Verslag plenaire vergadering
Verslag
Aan de orde is de actuele vraag van de heer De Cock tot de heer Van Grembergen, Vlaams minister van Binnenlandse Aangelegenheden, Ambtenarenzaken en Buitenlands Beleid, over het Vlaams feestlied voor de viering van 700 jaar Guldensporenslag.
In de kranten van gisteren stonden er negatieve commentaren over het feestlied dat door de Vlaamse regering werd uitgekozen voor de viering van 700 jaar Guldensporenslag. Men vraagt zich bijvoorbeeld af of het feestlied in overeenstemming is met het decreet van 5 november 1990.
In een maatschappij moet dynamiek mogelijk zijn. Met dit feestlied stapt Vlaanderen af van het vijandbeeld waaraan sommigen zo gehecht blijven, en zoekt het naar kansen op interactie.
In onze maatschappij staat perceptie meer en meer gelijk met de realiteit. Daarom vraag ik de regering dat ze de perceptie zou ombuigen. Wie heeft dit lied gekozen en waarom?
In de kranten van gisteren werd voor het feestlied verkeerdelijk ook het woord volkslied gebruikt. Een volkslied is een symbool, een hymne die bij plechtige gelegenheden wordt gezongen. Deze symbolen moet men eer betonen, want anders kwetst men de ziel van anderen. Men mag deze symbolen echter niet misbruiken.
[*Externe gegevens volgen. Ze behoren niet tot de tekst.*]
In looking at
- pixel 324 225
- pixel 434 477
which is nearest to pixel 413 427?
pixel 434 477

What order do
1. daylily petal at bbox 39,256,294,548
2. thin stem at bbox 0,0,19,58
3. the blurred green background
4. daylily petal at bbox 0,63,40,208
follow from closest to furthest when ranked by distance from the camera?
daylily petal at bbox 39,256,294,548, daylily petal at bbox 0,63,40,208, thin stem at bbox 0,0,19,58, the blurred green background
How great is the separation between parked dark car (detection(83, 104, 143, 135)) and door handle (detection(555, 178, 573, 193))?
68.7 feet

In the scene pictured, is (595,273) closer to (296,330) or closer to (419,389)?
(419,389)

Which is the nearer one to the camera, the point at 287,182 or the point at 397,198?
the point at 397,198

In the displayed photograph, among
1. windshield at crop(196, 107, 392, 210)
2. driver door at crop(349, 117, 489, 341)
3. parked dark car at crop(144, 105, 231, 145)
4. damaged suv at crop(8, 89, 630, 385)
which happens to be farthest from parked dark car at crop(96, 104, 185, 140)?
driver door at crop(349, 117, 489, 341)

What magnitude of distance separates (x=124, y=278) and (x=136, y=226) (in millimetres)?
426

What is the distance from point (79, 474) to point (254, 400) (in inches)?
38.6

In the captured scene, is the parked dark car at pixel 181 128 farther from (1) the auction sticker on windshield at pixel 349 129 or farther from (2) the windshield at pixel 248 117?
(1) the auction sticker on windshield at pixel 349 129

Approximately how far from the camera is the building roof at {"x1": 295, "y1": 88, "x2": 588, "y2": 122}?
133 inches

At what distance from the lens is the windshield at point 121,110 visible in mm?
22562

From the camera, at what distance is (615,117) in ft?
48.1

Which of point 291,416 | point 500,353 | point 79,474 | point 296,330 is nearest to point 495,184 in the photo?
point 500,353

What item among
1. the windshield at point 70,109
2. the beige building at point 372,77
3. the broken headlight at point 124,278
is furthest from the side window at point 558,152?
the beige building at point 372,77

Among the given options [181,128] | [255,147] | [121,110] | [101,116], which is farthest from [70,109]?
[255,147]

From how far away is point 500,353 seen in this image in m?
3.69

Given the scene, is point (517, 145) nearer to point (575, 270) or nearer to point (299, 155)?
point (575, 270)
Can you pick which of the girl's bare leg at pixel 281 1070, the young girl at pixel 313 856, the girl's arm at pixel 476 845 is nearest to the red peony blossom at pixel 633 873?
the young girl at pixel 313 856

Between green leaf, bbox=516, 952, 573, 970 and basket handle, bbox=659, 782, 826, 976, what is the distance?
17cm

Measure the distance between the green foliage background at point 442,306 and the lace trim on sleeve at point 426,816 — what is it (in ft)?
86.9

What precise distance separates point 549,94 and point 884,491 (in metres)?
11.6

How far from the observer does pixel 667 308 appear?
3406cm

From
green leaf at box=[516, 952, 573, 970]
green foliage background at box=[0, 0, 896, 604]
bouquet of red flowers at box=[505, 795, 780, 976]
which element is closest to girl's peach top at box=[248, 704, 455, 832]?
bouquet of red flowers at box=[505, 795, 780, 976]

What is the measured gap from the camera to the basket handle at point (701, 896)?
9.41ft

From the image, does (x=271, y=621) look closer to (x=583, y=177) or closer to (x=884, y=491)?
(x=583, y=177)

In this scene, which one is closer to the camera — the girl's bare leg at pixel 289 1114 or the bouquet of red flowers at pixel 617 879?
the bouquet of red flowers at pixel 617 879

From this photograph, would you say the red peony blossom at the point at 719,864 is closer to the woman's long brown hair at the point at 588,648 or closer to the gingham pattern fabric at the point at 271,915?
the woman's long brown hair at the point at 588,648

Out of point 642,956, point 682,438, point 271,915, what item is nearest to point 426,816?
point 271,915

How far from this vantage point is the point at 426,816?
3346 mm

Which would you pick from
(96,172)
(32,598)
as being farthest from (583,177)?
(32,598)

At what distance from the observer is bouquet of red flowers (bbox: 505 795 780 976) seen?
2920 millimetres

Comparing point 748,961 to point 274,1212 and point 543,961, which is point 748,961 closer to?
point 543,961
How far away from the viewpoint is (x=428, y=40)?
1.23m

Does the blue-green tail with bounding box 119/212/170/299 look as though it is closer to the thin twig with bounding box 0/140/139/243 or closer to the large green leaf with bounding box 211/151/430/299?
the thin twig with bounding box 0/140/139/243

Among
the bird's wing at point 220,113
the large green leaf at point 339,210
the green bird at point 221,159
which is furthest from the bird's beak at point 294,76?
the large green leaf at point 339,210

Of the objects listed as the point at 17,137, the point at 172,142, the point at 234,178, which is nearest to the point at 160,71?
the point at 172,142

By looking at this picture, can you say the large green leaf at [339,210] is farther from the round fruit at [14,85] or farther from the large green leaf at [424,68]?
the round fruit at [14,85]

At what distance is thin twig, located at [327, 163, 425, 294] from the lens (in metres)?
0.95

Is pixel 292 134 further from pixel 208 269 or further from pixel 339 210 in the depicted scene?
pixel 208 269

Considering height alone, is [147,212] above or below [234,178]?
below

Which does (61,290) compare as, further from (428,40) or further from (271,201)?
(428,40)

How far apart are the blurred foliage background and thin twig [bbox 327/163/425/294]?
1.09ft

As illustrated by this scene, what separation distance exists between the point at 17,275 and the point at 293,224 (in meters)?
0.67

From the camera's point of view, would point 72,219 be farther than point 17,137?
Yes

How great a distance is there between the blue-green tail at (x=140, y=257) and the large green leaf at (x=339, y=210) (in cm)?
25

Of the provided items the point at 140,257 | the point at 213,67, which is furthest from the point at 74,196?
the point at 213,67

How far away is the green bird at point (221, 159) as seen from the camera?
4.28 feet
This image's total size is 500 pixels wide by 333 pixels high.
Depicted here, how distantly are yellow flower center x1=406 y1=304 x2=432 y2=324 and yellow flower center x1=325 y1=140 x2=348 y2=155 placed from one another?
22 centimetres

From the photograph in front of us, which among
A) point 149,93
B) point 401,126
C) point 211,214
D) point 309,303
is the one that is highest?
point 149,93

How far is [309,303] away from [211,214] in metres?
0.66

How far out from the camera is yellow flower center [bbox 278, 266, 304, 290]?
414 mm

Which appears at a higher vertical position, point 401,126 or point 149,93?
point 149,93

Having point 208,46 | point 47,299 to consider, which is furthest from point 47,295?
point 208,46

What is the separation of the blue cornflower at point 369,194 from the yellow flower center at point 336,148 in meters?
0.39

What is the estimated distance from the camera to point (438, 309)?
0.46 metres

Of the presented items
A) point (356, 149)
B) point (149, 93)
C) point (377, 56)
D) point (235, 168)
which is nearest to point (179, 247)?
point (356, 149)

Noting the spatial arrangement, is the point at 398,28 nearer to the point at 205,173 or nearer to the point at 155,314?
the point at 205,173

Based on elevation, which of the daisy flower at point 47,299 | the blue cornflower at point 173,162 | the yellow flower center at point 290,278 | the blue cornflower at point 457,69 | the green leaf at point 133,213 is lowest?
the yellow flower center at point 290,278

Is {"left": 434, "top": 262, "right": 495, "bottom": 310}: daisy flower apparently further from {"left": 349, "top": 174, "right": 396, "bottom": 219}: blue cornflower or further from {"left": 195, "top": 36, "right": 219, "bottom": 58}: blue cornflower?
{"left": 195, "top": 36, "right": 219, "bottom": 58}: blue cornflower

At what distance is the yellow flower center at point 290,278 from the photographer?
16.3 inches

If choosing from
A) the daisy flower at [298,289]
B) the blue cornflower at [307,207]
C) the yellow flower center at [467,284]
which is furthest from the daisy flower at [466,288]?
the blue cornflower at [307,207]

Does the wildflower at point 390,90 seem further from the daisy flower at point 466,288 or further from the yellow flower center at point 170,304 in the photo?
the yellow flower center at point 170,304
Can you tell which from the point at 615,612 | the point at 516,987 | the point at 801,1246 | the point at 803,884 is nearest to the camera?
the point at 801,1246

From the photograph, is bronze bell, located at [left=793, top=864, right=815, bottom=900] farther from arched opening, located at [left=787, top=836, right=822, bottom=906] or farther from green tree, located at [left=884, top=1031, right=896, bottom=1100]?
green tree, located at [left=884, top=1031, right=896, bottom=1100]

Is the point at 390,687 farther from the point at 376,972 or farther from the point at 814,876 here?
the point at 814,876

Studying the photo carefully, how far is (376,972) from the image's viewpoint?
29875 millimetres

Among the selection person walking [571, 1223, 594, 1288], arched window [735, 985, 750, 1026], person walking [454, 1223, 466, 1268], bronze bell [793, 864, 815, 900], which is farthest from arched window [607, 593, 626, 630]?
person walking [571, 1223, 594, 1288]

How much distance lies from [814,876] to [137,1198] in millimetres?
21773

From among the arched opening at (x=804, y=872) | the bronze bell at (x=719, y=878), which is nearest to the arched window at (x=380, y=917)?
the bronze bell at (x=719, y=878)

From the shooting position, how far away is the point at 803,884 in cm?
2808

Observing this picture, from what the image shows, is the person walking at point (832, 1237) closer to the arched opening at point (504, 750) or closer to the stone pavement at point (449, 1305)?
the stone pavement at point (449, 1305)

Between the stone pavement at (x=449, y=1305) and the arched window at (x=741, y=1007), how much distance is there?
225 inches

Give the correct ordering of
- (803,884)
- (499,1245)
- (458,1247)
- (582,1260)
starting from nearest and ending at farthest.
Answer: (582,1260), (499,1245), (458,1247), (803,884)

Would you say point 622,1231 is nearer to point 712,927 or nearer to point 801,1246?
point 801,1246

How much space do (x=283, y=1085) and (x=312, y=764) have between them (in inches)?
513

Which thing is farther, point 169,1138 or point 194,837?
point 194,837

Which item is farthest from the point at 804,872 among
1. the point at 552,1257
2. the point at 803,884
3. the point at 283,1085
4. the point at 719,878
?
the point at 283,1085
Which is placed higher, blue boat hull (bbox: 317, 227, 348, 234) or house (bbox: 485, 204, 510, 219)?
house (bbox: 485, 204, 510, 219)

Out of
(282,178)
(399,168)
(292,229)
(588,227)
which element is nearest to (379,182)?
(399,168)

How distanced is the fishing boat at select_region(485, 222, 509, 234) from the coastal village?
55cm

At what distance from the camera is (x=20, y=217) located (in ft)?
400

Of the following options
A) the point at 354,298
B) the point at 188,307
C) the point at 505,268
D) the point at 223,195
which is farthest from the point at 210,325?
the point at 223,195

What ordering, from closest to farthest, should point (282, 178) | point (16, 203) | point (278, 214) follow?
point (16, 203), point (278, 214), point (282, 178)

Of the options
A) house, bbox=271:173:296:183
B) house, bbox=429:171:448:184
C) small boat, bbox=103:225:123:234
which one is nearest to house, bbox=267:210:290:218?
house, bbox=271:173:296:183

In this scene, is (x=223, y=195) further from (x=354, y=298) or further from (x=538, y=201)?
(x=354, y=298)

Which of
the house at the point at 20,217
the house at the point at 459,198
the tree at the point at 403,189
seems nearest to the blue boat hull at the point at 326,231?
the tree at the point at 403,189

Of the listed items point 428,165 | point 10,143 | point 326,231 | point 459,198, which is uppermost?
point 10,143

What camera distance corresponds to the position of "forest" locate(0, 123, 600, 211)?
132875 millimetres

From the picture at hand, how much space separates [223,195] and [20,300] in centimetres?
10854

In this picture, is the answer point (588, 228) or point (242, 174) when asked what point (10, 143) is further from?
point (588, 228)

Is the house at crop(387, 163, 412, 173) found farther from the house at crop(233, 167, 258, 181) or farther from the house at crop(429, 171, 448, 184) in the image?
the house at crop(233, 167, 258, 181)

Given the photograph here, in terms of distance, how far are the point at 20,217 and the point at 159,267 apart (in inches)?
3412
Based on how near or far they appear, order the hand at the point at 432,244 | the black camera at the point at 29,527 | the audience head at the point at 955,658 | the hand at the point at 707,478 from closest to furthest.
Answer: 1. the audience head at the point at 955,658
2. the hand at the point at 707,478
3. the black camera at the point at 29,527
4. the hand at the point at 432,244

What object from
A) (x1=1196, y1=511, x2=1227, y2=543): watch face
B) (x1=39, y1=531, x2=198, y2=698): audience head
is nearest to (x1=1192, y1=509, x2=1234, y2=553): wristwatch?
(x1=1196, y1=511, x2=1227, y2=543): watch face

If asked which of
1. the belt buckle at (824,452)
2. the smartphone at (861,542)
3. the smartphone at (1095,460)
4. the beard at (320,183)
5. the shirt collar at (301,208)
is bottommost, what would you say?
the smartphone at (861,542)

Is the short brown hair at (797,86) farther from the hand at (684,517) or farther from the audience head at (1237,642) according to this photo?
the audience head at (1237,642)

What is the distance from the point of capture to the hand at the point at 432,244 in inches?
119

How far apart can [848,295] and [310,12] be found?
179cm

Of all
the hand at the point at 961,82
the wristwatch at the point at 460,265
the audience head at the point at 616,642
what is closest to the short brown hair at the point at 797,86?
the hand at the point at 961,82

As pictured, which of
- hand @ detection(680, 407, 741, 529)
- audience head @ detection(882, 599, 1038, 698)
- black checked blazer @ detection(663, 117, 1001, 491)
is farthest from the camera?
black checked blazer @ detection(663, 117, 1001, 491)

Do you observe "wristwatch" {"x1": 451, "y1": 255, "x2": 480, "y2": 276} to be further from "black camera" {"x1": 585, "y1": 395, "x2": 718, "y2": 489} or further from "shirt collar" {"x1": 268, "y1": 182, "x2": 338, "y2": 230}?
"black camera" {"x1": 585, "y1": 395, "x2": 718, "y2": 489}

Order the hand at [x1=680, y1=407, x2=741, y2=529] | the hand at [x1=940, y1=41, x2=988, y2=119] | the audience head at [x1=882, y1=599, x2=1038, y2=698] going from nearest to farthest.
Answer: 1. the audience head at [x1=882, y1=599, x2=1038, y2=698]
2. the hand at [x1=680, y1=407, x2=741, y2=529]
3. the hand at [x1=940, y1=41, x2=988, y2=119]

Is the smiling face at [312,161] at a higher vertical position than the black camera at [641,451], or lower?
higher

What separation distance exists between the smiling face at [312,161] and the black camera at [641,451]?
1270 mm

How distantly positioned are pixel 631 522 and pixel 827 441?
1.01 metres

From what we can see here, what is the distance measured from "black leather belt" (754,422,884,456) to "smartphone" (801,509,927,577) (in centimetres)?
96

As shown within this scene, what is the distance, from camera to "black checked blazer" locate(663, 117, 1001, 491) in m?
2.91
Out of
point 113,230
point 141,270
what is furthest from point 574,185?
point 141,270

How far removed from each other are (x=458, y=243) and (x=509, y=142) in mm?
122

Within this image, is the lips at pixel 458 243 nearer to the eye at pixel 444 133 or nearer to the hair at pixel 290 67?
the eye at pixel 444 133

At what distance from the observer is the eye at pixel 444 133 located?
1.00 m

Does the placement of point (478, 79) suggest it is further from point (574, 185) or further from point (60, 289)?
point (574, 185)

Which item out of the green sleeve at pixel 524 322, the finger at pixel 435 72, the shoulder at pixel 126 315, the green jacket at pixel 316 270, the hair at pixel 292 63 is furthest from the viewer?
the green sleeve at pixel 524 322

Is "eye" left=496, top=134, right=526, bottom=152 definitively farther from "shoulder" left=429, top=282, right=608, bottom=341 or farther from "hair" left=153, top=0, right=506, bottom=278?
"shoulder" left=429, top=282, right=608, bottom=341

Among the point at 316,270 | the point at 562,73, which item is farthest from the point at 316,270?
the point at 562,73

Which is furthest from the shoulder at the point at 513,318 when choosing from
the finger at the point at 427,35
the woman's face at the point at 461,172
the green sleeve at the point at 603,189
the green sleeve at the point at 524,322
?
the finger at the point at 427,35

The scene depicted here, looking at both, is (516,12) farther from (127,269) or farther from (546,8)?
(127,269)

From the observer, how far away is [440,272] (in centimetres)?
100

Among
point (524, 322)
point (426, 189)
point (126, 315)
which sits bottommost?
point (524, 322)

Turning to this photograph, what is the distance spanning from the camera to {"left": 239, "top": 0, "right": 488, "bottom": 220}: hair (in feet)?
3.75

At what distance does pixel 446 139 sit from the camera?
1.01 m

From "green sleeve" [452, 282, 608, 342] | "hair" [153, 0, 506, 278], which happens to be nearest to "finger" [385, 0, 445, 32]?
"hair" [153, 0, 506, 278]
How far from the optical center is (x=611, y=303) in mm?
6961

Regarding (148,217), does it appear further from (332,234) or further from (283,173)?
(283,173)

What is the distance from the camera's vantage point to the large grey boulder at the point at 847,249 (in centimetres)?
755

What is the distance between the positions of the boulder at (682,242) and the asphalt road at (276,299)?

De Vlaamse regering wil de Vlaamse symbolen niet verdoezelen. Bij plechtige gelegenheden zullen onze hymne en onze Vlaamse Leeuw nog steeds aanwezig zijn. De regering wil echter het Franse voorbeeld volgen en van de nationale feestdag op 11 juli een volksfeest maken en niet alleen het feest van een aantal notabelen.
Feestliederen zijn liederen van een bepaald moment. Zo is dit lied gecreëerd ter gelegenheid van zevenhonderd jaar Guldensporenslag. De Vlaamse regering heeft dit lied niet zelf gekozen. Een eerbaar gezelschap heeft een voorstel geformuleerd en de regering heeft daarmee ingestemd.
We willen ook proberen om van 11 juli een vakantiedag te maken voor het hele Vlaamse volk. (Applaus bij AGALEV en bij VU&ID)
Het incident is gesloten.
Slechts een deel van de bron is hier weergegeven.